KMT’s baseless claims
The Chinese Nationalist Party (KMT) campaigned in 2008 on a claim that the Democratic Progressive Party (DPP) had run the economy into a ditch, that closer links with the fast-growing Chinese economy were necessary and that the KMT could deliver them.
The fact is that annual GDP growth in Taiwan during the DPP administration averaged about 5 percent. It is true that this was little more than half the growth rate in China, but it was higher than almost any other developed country in the world. Not bad when you consider that practically all DPP-proposed reforms were sabotaged by a KMT-dominated legislature.
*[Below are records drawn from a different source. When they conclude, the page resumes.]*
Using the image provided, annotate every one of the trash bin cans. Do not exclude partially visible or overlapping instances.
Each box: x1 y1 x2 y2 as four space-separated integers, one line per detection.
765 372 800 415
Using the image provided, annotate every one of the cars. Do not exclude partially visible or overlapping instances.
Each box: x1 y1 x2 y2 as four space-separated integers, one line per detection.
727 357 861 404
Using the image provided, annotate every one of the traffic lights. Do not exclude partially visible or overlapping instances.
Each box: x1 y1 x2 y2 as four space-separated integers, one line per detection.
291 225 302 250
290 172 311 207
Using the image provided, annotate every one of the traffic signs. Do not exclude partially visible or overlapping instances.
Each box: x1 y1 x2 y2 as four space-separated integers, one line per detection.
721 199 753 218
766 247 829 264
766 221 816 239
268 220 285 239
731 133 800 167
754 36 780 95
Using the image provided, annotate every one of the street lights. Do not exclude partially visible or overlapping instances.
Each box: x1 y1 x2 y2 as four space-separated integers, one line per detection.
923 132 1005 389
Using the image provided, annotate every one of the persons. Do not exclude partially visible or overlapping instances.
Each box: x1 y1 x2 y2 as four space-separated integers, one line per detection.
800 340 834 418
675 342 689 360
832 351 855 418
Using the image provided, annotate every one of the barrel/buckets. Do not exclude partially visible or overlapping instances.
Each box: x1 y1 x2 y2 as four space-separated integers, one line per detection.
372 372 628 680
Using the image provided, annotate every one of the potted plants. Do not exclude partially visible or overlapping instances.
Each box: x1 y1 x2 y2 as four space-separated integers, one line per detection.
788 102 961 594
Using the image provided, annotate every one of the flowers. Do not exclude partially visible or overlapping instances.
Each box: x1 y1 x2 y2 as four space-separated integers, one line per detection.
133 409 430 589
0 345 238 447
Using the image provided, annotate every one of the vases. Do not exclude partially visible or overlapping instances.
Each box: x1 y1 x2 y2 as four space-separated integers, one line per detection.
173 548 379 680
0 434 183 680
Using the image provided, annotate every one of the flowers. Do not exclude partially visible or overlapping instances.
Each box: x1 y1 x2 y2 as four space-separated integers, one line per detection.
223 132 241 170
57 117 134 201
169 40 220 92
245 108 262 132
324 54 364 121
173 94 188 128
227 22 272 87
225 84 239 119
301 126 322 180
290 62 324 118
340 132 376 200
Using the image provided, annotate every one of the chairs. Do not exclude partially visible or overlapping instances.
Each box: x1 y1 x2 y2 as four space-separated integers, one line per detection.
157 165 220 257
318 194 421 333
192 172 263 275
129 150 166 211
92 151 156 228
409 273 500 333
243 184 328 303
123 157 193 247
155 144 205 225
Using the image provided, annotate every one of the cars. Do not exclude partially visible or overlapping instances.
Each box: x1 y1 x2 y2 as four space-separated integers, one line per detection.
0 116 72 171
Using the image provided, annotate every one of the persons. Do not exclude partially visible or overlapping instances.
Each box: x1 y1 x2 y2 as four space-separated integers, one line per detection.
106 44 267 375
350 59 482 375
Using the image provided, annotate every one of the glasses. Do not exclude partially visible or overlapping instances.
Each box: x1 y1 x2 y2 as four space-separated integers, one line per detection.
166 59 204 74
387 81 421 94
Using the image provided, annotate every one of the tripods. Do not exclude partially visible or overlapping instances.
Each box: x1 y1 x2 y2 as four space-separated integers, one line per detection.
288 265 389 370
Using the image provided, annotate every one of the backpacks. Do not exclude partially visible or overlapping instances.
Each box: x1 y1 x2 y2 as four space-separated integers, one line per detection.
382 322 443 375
And what about trade? Taiwanese exports to China (excluding Hong Kong and transit trade), which was practically nil in 1999, grew by an annual average of US$7 billion until 2007, reaching US$58.5 billion that year. By 2008, total Taiwanese investments in China had probably reached about US$150 billion, more than investments from any other country, creating possibly as many as 50 million jobs and generating 15 percent of Chinese exports.
Though the DPP was and is much reviled by China, the growth in economic exchanges was fast and extensive on its watch. Since then, the pace has slowed dramatically. This may be a good thing, since Taiwan was becoming quite exposed because of its heavy economic engagement with China, but it is not what the KMT promised in 2008.
The KMT has also been unable to keep its promise to deliver stronger GDP growth. While this can partly be blamed on troubled export markets and rising energy prices, it was totally improbable to begin with to think that even closer ties with China would improve the already high growth rates in Taiwan.
Klaus Carsten Pedersen
Director, Danish Foreign Policy Society
Election monitoring essential
It is disappointing to see that the Ministry of Foreign Affairs has not provided funding to European academics to observe next month’s presidential and legislative elections (“European election observers denied funding by MOFA,” Dec. 2, page 1).
The elections should be an opportunity to showcase Taiwan’s democratic development to the rest of the world.
DPP presidential candidate Tsai Ing-wen (蔡英文) has a good chance of winning the election. If Tsai is victorious, it will mark another transition of power and solidify Taiwan’s transition to democracy that began with the lifting of martial law in 1987.
However, one hopes the transition will be smooth and trouble-free. A look at Taiwan’s recent history suggests the possibility of trouble.
KMT supporters were engaged in violent protests following the election victories of Chen Shui-bian (陳水扁) as president in 2000 and 2004. KMT Legislator Chiu Yi (邱毅) even served time in jail for his role in leading a riot in Kaohsiung after the 2004 election.
The four-month transition period between next year’s presidential election and the swearing-in of the president is a window during which more trouble could potentially occur.
It is pleasing to the see the formation of an international committee, led by eminent figures that include former president Lee Teng-hui (李登輝) and former presidential adviser Peng Ming-min (彭明敏), to observe the election (“US Congress to watch elections ‘closely,’” Dec. 3, page 1).
I hope that their efforts to ensure that the election is free and fair will also be supported by NGOs such as the Carter Center and Asian Network for Free Elections.